The commerce ministry has moved a Cabinet note on farm export policy, seeking to keep the outbound shipment of processed and organic items free of any restriction, official sources told FE.
Importantly, once the Cabinet approval for this proposal is in place, the commerce ministry will initiate consultations with the ministries of agriculture, food and consumer affairs to gather consensus on a policy to limit export curbs to only a very few farm items that are crucial to the country’s food security, and not all the dozen-odd items that are considered essential commodities. This means the scope for periodic curbs on exports of politically sensitive onion or pulses, cotton and sugar that the government has resorted to in the past will be ended if there is a consensus. These curbs include the imposition of minimum export price, export duty and an outright ban.
“The commerce ministry’s view is that curbs on farm exports may be imposed only in case of a very few essential items like rice and wheat and that, too, only in exceptional circumstances and as a last resort. The idea behind the farm export policy is to help double farmers’ income by ensuring a predictable trade policy environment so that we establish ourselves as reliable suppliers in the export markets,” said one of the sources.

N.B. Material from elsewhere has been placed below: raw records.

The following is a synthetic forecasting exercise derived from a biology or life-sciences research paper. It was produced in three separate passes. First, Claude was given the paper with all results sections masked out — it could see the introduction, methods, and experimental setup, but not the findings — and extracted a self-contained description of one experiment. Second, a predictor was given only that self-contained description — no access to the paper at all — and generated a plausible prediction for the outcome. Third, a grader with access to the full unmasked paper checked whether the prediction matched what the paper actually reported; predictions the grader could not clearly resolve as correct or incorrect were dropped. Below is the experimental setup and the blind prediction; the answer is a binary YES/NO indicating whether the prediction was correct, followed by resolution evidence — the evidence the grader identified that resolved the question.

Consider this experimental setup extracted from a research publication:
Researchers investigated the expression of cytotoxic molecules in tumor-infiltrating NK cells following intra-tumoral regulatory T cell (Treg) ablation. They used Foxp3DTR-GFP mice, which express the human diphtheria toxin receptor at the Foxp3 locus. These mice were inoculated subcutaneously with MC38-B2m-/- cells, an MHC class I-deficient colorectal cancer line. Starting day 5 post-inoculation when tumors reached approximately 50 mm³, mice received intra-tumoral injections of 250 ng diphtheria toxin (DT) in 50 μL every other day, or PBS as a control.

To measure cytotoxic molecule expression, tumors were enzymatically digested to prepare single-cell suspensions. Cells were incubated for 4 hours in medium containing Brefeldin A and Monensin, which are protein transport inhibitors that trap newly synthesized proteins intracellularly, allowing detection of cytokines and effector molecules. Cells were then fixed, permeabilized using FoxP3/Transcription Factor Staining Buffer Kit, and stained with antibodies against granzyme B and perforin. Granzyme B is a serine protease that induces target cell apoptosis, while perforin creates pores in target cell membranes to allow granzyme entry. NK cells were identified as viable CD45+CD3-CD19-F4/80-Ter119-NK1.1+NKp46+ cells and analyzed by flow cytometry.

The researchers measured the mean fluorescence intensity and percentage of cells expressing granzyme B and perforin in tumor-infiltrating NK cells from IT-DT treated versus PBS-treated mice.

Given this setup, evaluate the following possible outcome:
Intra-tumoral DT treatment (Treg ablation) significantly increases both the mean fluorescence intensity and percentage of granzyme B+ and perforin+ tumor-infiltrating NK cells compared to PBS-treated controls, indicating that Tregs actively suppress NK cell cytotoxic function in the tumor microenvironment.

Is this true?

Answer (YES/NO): YES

Delivering his Independence Day speech, Prime Minister Narendra Modi had announced that the new agriculture export policy will be unveiled soon to boost farm income.

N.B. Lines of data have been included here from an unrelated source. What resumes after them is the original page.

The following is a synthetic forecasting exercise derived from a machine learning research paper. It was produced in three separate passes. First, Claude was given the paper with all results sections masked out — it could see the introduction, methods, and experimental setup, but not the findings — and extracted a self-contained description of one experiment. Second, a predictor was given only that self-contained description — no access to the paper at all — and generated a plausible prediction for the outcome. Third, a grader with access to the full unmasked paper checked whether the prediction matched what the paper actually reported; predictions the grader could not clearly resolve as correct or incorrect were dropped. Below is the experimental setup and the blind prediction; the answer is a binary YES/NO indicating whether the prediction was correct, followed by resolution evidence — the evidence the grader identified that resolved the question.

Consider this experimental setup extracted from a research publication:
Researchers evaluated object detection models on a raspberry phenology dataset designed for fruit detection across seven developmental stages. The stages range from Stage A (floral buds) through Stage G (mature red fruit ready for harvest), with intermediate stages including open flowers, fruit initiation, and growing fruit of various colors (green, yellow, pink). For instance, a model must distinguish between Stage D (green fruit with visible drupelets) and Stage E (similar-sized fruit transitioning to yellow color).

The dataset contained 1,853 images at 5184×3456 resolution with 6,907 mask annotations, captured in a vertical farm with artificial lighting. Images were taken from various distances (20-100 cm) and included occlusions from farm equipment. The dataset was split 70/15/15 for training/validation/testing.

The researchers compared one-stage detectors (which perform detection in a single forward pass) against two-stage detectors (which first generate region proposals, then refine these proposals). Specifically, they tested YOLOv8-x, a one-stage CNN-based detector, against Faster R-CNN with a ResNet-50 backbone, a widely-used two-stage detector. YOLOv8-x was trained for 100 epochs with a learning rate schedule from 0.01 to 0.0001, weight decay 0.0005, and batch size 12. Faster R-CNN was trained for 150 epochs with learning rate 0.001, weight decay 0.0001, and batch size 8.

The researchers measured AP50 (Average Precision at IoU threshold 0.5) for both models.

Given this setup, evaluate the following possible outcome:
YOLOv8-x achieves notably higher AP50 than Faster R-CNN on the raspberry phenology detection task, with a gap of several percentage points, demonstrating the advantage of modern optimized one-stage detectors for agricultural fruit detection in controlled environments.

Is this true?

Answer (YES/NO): YES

In March, the commerce ministry had released a draft farm export policy, seeking a stable trade policy regime with limited government interference for key farm items — including the politically sensitive onion and pulses — as it suggested measures to double the country’s farm exports to over $60 billion by 2022.

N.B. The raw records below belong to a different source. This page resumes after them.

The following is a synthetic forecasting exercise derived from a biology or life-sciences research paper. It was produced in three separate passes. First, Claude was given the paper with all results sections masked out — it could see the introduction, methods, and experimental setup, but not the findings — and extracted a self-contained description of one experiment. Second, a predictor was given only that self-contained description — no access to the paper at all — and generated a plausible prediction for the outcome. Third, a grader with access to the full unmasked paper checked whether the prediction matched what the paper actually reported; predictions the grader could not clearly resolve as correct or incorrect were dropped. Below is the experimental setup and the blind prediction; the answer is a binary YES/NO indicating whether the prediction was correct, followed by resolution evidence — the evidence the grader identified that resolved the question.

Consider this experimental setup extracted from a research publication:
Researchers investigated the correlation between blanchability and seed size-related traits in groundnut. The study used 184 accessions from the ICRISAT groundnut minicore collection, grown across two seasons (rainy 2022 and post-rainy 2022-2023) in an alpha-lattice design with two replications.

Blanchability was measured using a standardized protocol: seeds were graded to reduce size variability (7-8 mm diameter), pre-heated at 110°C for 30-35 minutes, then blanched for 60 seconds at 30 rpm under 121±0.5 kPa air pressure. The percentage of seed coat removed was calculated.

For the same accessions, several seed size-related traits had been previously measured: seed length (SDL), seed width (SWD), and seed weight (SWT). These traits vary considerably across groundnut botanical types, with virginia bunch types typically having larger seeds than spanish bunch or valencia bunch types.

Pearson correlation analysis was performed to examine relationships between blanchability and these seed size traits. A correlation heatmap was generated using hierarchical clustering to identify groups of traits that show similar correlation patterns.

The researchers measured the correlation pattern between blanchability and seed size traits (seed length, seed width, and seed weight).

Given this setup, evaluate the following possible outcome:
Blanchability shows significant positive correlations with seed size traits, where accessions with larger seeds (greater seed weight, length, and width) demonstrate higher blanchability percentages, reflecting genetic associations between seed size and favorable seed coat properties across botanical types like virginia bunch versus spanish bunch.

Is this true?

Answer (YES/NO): NO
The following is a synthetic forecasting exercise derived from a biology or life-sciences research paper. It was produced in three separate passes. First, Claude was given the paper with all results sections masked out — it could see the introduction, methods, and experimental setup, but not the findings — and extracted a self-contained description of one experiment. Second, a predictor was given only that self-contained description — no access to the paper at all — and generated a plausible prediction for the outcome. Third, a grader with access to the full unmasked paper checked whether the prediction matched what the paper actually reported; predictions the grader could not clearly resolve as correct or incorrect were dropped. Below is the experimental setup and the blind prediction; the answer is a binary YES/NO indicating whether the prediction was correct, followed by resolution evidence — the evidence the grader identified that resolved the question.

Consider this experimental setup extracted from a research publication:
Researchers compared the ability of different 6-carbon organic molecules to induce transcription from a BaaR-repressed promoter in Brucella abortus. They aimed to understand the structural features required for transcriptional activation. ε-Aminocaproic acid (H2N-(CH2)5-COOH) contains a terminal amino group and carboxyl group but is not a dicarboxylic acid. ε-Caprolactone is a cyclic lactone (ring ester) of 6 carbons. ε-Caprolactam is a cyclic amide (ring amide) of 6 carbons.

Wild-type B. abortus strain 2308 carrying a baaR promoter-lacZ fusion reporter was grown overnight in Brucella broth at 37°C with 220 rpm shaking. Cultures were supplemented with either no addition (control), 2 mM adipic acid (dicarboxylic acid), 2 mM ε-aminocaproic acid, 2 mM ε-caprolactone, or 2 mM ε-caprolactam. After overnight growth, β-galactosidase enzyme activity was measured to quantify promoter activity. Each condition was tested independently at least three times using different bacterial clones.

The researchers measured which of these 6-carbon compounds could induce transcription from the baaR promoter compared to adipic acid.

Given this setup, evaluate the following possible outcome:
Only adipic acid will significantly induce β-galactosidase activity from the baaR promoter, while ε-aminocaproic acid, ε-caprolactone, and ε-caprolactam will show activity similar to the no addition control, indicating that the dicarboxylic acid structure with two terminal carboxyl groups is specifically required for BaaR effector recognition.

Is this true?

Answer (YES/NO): NO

Reforms in the APMC Act, streamlining of mandi fee and liberalisation of land leasing norms are among the raft of measures suggested in the draft policy. “…changes in export regime on ground of domestic price fluctuations, religious and social belief can have long-term repercussions. This is particularly important for commodities such as onions, rice, wheat, oilseeds, pulses and sugar,” it said.
India had imposed a ban on exports of wheat in 2007 and on non-basmati rice in 2008. Although the ban on rice and wheat exports was later lifted in 2011, it came too late for wheat traders to exploit the advantage of a massive drought in key supplier Russia and others in the Black Sea region. The government has resorted to impose curbs on onion exports almost every year and periodically slapped restriction on cotton and sugar exports as well. An export ban on key pulses and oilseeds was in effect for a long time. However, in recent years, the fluctuations in farm trade policy have reduced considerably.
Elaborating on the stable trade policy regime, the policy said given the domestic price and production volatility of certain agricultural commodities, there has been a tendency to utilise the policy as an instrument to attain short-term goals of taming inflation, providing price support to farmers and protecting the domestic industry. Such decisions may serve the immediate purpose of maintaining domestic price equilibrium, but they end up distorting India’s image in international trade as a long-term and reliable supplier, it said.